R Factors

R Factors

Factors are highly specialized data structures used strictly for categorizing data.

They are uniquely designed to store data that has a limited, strictly predefined number of categories.


Creating a Factor

You construct a factor using the factor() function.

A classic example of categorical data is gender, t-shirt sizes, or music genres.

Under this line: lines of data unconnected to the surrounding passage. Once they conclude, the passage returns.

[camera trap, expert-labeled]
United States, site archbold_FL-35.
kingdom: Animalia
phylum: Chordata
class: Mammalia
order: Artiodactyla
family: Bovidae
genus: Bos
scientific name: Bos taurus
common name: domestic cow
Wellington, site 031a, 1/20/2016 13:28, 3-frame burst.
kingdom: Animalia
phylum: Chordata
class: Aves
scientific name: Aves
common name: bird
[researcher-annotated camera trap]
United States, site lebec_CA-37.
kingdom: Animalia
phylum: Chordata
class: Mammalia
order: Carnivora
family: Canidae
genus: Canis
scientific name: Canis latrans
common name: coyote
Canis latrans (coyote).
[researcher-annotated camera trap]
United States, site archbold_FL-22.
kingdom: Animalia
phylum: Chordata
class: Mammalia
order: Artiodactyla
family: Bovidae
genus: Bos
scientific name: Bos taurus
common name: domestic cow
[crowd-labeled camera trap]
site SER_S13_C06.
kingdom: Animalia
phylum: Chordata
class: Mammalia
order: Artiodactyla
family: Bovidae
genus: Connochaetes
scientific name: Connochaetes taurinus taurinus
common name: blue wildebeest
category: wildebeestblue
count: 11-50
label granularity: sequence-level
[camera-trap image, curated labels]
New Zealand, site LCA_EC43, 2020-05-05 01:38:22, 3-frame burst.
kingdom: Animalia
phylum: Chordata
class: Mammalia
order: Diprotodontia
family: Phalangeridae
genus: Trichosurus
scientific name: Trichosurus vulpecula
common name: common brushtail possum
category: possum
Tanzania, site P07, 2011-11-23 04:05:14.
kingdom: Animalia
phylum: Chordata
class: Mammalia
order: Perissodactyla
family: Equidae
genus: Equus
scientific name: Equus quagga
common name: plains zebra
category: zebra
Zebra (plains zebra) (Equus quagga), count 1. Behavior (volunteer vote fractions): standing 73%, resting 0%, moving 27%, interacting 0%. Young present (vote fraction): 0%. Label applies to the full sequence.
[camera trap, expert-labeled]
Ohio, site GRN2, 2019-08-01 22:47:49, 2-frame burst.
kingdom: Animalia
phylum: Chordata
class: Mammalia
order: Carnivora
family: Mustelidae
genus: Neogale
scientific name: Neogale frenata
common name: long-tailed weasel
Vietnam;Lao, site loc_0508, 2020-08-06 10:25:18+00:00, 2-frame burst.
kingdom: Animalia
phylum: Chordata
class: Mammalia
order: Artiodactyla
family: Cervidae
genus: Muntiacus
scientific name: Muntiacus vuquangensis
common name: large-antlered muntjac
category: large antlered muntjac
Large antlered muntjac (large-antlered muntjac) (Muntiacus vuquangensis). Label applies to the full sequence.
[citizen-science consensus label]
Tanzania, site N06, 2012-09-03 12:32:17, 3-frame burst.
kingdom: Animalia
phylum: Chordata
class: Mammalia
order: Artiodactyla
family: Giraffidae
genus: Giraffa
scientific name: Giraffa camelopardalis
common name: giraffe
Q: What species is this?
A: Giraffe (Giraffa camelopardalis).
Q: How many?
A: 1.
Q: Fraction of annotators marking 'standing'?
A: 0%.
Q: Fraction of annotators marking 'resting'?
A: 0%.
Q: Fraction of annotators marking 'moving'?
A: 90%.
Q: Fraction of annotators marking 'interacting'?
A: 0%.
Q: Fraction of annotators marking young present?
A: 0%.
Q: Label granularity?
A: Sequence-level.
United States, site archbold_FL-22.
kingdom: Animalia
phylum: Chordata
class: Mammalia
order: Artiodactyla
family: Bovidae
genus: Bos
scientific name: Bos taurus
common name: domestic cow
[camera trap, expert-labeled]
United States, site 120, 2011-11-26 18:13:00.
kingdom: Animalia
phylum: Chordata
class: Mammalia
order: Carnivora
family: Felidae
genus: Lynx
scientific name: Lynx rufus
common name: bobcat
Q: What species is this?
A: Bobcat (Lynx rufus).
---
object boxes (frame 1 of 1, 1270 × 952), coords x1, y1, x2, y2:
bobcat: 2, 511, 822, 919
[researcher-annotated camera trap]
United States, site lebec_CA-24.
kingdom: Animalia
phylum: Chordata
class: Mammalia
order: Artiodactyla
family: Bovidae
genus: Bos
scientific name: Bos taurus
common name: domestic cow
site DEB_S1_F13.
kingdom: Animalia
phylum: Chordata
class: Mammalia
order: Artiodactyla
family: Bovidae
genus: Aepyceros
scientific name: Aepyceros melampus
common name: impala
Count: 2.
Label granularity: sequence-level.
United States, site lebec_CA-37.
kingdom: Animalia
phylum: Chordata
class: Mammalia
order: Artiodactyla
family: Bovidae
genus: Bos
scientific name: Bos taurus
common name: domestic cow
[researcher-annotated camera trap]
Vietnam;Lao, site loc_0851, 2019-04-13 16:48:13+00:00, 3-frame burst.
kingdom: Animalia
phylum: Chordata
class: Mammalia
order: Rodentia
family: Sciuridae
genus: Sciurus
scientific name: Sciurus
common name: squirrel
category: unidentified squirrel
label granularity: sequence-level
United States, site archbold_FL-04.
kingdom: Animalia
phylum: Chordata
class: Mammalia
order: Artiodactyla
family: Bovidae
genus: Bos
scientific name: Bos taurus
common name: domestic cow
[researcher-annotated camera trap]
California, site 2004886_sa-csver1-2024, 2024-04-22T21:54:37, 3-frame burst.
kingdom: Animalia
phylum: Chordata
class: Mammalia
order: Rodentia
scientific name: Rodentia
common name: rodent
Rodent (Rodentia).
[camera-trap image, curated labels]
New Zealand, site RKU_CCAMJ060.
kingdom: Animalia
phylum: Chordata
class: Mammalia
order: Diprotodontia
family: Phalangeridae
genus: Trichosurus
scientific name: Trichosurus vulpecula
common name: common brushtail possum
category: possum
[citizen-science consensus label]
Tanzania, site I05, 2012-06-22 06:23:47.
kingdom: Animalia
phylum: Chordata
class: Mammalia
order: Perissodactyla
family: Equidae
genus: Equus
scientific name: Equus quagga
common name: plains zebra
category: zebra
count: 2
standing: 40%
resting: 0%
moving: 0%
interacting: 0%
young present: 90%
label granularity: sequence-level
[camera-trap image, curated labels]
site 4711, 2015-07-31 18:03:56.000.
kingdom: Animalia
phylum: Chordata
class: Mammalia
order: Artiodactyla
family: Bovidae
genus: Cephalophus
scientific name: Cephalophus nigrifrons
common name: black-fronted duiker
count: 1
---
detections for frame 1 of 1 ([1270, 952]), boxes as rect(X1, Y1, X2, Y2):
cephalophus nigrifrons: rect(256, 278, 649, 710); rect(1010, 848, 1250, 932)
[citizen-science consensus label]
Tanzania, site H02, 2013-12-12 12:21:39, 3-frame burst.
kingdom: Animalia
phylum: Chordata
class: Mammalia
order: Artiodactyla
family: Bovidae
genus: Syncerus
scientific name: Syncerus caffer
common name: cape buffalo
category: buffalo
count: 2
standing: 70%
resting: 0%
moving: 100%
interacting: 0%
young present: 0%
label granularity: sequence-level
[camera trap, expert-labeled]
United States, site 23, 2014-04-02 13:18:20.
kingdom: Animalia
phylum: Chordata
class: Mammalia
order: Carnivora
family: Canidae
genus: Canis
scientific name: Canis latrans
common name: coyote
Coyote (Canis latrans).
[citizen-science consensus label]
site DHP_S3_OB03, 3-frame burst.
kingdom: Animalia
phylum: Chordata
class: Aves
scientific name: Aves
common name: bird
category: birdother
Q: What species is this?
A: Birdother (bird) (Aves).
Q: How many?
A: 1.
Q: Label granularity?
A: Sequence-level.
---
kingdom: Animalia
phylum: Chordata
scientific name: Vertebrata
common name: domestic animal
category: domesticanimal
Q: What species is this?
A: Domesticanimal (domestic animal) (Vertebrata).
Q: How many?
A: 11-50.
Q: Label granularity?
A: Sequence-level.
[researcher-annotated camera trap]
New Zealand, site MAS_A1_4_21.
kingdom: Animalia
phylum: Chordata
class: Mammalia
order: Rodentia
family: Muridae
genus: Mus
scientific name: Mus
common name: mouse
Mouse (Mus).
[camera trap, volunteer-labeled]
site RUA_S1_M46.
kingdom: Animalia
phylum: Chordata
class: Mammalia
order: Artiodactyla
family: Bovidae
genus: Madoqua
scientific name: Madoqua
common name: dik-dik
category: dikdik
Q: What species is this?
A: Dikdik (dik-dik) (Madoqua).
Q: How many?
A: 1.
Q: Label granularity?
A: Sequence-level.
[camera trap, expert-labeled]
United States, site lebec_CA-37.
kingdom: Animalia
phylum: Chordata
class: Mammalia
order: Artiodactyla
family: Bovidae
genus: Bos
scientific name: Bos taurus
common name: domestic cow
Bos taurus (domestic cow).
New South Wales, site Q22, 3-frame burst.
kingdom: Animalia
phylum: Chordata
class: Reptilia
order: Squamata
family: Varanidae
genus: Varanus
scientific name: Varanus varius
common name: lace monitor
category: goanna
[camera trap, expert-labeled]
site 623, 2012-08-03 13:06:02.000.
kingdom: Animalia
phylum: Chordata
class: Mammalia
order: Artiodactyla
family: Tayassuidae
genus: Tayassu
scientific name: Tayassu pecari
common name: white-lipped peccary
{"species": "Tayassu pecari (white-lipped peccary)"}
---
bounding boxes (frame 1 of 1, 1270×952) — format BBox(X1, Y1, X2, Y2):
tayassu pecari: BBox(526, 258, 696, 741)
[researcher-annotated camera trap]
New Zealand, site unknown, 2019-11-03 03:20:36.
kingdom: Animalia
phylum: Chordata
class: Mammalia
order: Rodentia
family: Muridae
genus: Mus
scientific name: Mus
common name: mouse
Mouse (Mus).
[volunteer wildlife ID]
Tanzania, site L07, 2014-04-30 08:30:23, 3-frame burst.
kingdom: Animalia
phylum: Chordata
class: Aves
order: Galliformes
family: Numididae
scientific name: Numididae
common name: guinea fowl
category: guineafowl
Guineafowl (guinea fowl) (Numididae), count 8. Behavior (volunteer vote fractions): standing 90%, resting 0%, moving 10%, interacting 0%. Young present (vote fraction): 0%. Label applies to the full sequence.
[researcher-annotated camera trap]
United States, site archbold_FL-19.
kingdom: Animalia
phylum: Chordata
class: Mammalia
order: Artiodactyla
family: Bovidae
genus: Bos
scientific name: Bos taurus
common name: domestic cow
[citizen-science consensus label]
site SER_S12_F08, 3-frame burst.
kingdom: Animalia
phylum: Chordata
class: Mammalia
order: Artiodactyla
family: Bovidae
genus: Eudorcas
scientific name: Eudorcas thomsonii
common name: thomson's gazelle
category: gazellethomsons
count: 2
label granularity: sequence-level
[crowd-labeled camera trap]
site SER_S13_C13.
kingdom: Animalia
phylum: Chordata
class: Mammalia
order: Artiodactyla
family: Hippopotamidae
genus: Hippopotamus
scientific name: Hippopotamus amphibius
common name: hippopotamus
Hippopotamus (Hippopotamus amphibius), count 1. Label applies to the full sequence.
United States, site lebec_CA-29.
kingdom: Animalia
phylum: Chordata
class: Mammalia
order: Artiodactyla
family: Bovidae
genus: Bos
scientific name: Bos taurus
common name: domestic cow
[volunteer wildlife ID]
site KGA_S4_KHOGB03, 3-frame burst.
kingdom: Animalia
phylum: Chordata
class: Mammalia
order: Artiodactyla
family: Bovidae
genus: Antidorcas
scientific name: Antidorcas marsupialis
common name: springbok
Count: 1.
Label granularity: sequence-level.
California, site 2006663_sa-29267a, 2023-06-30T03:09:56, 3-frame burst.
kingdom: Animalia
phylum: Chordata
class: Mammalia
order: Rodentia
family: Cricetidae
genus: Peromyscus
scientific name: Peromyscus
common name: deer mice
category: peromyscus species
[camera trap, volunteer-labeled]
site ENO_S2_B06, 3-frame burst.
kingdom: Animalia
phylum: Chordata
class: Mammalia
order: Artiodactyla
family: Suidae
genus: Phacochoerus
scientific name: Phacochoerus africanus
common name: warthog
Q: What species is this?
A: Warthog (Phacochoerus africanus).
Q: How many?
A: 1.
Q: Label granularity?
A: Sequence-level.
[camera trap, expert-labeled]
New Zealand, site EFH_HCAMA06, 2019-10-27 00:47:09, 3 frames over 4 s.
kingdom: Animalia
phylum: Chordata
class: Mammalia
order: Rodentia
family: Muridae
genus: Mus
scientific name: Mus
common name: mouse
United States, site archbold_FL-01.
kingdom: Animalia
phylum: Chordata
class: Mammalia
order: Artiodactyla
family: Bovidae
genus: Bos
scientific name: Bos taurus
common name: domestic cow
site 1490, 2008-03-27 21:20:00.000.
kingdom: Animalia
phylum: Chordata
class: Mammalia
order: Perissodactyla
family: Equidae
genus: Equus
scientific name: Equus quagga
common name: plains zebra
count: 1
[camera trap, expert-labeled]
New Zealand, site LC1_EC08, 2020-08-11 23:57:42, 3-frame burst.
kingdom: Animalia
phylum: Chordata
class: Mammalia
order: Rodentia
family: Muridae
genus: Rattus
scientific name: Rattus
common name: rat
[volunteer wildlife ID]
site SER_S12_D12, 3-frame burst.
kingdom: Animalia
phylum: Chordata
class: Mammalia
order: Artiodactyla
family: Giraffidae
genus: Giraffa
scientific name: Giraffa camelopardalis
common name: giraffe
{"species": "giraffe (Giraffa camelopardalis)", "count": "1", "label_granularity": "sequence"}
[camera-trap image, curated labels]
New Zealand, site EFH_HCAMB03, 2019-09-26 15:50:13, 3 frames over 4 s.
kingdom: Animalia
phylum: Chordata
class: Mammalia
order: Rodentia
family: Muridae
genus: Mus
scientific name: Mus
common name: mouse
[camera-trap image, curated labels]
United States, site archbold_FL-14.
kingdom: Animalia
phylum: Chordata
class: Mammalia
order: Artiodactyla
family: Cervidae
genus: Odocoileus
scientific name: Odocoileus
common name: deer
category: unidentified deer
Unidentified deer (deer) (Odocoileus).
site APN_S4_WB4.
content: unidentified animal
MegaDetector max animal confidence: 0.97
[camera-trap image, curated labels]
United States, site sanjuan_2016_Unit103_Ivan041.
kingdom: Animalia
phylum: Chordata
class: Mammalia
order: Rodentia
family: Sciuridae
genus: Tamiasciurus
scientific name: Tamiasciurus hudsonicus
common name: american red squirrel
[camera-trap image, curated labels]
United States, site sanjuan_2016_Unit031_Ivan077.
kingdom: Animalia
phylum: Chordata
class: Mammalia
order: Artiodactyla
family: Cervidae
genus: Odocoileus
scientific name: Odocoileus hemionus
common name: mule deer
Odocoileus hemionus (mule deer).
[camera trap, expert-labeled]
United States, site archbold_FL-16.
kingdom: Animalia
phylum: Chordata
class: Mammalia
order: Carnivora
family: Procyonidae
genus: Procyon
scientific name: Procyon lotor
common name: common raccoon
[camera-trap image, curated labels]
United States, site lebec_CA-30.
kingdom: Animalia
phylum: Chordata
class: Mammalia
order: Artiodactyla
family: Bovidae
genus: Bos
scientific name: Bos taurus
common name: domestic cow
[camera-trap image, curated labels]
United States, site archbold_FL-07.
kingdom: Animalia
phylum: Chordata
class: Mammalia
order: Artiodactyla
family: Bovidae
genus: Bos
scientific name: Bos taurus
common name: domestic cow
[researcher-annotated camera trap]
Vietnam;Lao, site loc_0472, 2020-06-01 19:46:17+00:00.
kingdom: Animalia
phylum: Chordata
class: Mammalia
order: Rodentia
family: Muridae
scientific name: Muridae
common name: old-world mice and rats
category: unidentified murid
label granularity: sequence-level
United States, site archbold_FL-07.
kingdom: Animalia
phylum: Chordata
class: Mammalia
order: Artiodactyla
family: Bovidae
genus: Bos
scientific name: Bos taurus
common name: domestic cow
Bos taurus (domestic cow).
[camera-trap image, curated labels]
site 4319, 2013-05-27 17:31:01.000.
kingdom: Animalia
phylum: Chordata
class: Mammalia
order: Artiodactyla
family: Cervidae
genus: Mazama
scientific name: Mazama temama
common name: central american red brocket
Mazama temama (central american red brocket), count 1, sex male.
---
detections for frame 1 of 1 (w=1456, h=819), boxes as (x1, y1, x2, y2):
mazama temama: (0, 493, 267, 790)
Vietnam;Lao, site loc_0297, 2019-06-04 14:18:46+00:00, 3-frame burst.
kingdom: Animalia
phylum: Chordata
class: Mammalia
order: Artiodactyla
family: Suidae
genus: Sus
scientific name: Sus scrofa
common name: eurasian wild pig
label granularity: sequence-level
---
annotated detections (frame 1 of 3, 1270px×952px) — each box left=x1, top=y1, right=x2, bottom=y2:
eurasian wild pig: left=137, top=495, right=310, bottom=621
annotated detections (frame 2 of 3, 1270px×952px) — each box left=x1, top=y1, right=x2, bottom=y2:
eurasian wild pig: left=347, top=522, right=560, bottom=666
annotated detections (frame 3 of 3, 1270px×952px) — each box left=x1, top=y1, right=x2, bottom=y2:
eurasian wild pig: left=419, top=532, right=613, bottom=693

When you print a factor, R explicitly lists all the unique categories, known formally as "Levels"!

Creating Factors Example:

# A raw vector containing repeating text data
raw_sizes <- c("Small", "Medium", "Large", "Medium", "Small")
# Converting the raw vector into a structured Factor
size_factor <- factor(raw_sizes)
print(size_factor)
# Output will display the data AND the unique Levels: Large, Medium, Small

The levels() Function

To explicitly check exactly what unique categories exist inside a factor, use the levels() function.

If your data contains a typo (like "Smal" instead of "Small"), levels() will instantly reveal the extra, unintended category.

This makes factors an incredible tool for data cleaning and validation!

Checking Levels:

music_genres <- factor(c("Jazz", "Rock", "Pop", "Rock", "Jazz"))
# Returns exactly 3 levels: "Jazz", "Pop", "Rock"
print(levels(music_genres))

Exercise 1 of 2

?

What specific type of data are Factors heavily optimized to store?

Exercise 2 of 2

?

Which built-in function allows you to quickly list the unique categories present inside a factor?